Venezuela's closest ally, communist Cuba, declared its own mourning period for a leader who helped prop up the island's economy with cheap fuel and cash transfers, and dubbed Chavez a "true son" of revolutionary icon Fidel Castro.
More from GlobalPost: Many Latin Americans are in mourning
But US President Barack Obama — often a target of Chavez's anti-American scorn — was circumspect, pledging the United States would support the "Venezuelan people" and describing Chavez's passing as a "challenging time."
Shortly before Chavez's death was announced, Maduro expelled two US military attaches and accused Venezuela's enemies of somehow afflicting the leftist with the cancer that eventually killed him.
Chavez was showered with tributes from Latin American leaders and Russia, China and Iran also paid tribute to a man who had cultivated close ties with the bugbears of the West as a way of thumbing his nose at Washington.
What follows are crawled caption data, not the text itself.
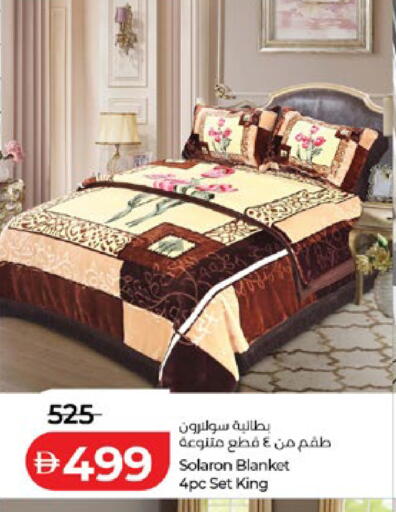 available at Lulu Hypermarket in UAE - Al Ain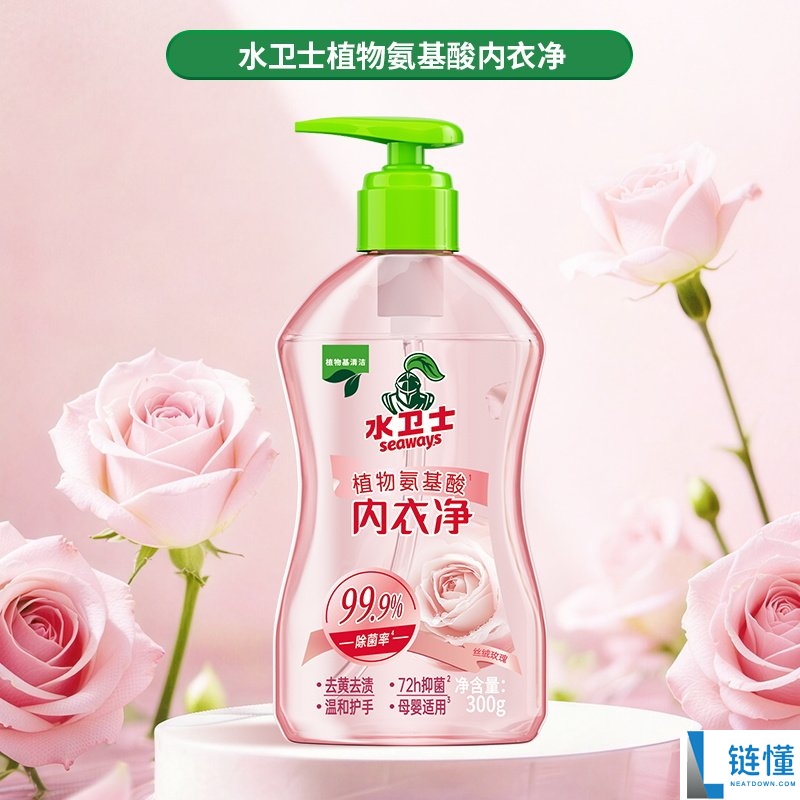 水卫士APG洗衣液5斤特价19.9元，日常售价59.9元，限时抢购！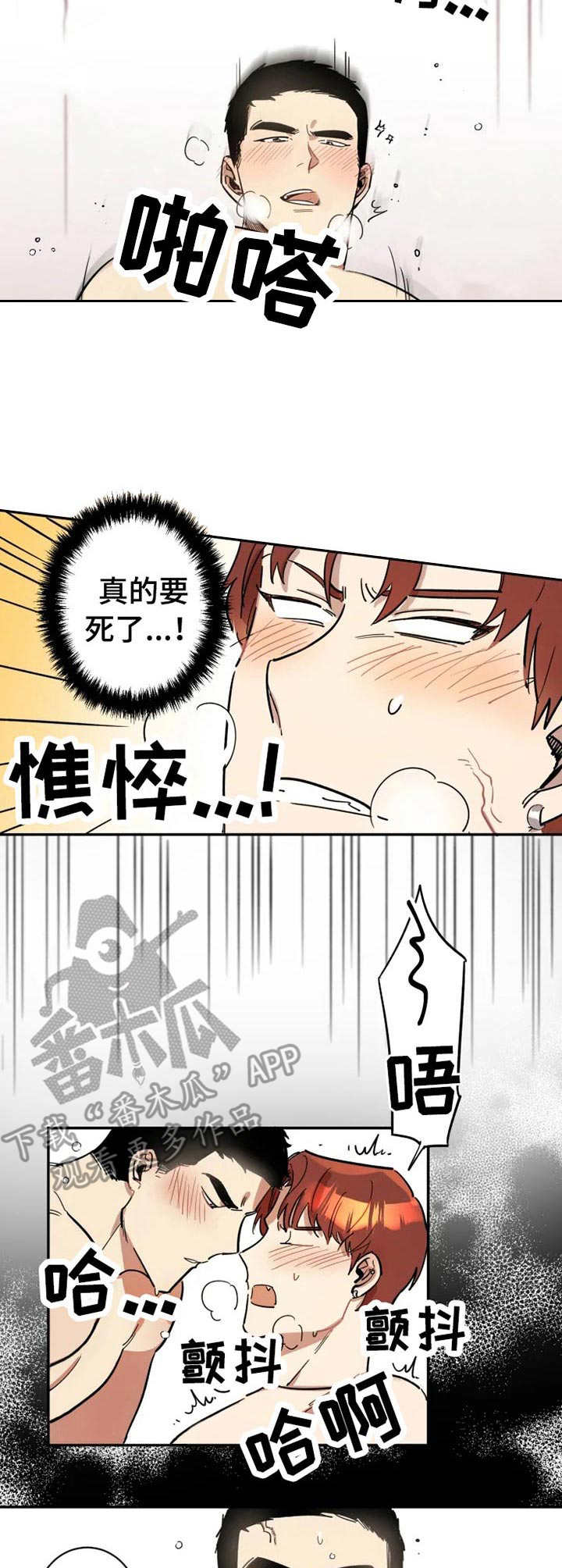 第5话：第5章：这么玩预览分镜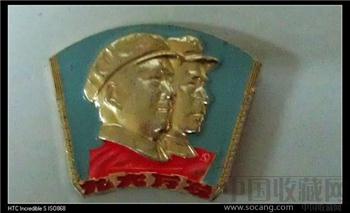 文革期毛主席林彪铝像章-收藏网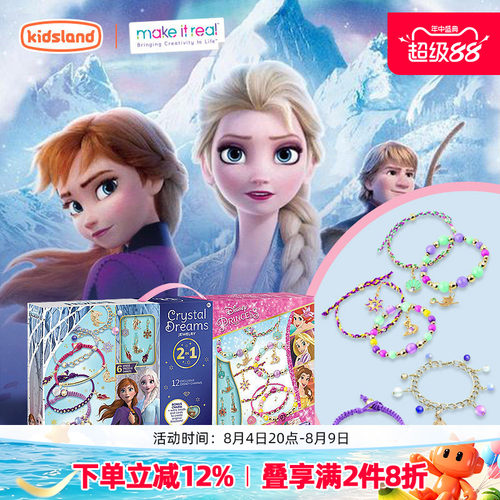 MAKEITREAL冰雪奇缘女孩手链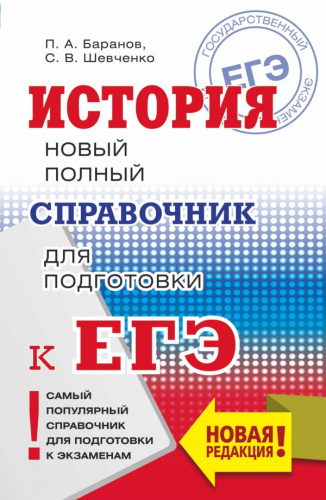 ЕГЭ История. Новый полный справочник для подготовки к ЕГЭ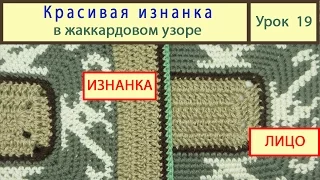 Жаккардовый узор. Красивая изнанка. Carpet crochet. Урок 19.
Iranian President Mahmoud Ahmadinejad said Chavez had fallen "martyr" to a "suspect illness," while hailing his close ally for "serving the people of Venezuela and defending human and revolutionary values."
And beleaguered Syrian strongman Bashar al-Assad took time off from attempting to crush a revolt against his brutal rule to dub Chavez's death "a great loss for me personally and the Syrian people."
Chavez had checked into the hospital on February 18 for a course of chemotherapy after spending two months in Cuba, where in December he had undergone his fourth round of cancer surgery since June 2011.
A new election could offer another shot at the presidency to Henrique Capriles, the opposition leader who lost to Chavez in October but insisted Tuesday that the two men were "adversaries, but never enemies."
Luis Vicente Leon, director of the polling group Datanalisis, said the government will likely want to hold elections as early as possible "to take advantage electorally of the emotion generated by the president's death."
Chavez died five months after winning re-election, overcoming public frustration over a rising murder rate, regular blackouts and soaring inflation.
He missed his swearing-in for a new six-year term on Jan. 10, but the Supreme Court approved an indefinite delay.